> _SHORT PROBLEM_:
Set out the lines of the rows, from the line with "Is point (400, 12)" through the end of the rows, both included, as a Markdown table with the columns Num and Text: one table row per line, numbered in order, with blank lines left out.

###

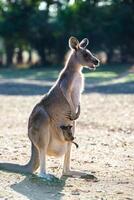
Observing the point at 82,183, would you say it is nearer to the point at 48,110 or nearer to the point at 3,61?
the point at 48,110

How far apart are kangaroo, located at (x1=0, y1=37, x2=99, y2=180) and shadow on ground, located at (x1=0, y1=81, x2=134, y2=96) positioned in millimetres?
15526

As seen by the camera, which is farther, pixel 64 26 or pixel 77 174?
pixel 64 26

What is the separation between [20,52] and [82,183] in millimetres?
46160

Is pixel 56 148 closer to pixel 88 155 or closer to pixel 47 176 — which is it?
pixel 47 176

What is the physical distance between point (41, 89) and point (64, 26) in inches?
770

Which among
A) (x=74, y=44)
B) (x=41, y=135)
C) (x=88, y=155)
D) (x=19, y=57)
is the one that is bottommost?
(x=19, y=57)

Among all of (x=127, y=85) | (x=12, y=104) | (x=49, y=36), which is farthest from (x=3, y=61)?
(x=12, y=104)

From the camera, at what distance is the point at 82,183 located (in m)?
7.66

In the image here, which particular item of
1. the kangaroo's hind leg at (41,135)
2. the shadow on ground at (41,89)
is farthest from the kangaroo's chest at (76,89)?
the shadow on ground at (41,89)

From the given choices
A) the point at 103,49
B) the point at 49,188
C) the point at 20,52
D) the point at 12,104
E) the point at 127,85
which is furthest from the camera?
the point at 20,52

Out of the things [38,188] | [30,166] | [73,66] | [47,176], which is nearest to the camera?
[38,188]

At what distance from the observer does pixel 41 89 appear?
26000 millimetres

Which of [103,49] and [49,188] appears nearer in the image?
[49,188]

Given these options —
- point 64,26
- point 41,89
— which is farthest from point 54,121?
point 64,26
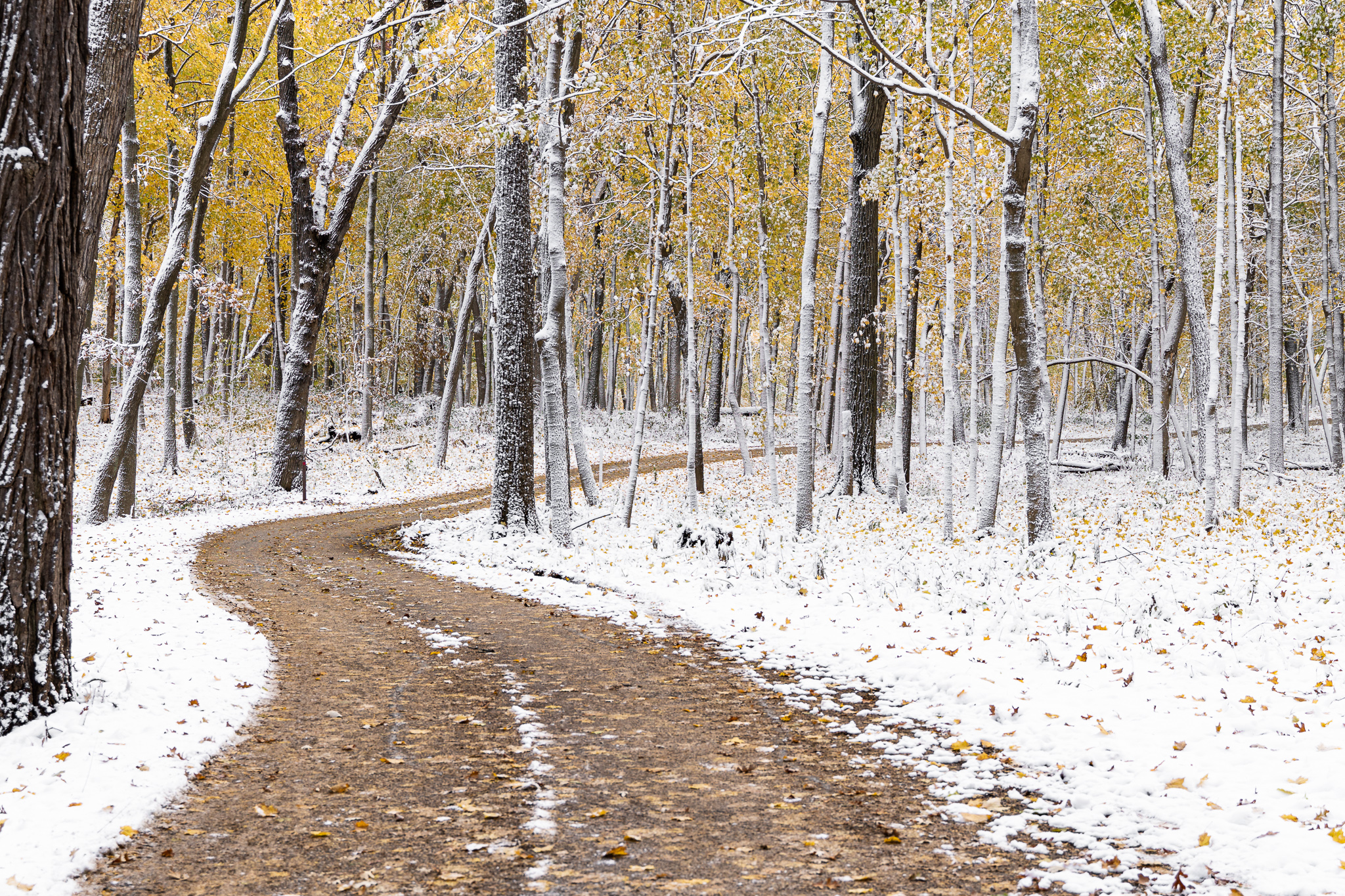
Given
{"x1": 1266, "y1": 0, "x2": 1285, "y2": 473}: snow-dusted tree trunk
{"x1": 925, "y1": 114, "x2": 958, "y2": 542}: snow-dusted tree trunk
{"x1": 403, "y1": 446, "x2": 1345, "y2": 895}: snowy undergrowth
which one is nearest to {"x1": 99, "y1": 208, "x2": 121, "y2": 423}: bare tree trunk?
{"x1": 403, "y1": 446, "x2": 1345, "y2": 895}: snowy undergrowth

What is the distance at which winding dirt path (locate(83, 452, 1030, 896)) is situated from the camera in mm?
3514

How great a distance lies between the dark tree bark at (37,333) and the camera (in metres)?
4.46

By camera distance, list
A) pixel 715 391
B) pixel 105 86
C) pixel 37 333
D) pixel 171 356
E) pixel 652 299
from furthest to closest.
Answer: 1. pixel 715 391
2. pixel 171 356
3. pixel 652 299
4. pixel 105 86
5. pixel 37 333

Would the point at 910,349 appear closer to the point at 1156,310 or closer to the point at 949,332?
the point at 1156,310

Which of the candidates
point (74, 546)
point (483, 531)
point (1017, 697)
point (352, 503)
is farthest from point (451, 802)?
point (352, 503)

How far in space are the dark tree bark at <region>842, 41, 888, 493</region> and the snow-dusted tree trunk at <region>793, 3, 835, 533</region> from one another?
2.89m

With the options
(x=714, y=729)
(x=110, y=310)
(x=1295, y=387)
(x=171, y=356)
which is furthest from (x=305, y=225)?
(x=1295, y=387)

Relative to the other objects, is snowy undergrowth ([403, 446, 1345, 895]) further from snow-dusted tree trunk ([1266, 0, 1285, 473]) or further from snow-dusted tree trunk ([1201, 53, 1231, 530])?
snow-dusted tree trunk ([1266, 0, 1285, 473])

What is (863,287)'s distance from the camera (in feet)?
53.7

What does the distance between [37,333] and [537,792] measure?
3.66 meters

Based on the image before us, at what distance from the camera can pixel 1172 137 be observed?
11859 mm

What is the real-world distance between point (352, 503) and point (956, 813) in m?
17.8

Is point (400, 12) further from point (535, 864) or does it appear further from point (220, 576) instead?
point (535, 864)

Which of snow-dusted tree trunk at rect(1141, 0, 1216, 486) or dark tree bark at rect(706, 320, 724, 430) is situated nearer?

###

> _OUTPUT OF THE EXERCISE_:
| Num | Text |
|---|---|
| 1 | Is point (400, 12) further from point (535, 864) or does it appear further from point (220, 576) instead? |
| 2 | point (535, 864) |
| 3 | Which of snow-dusted tree trunk at rect(1141, 0, 1216, 486) or dark tree bark at rect(706, 320, 724, 430) is situated nearer? |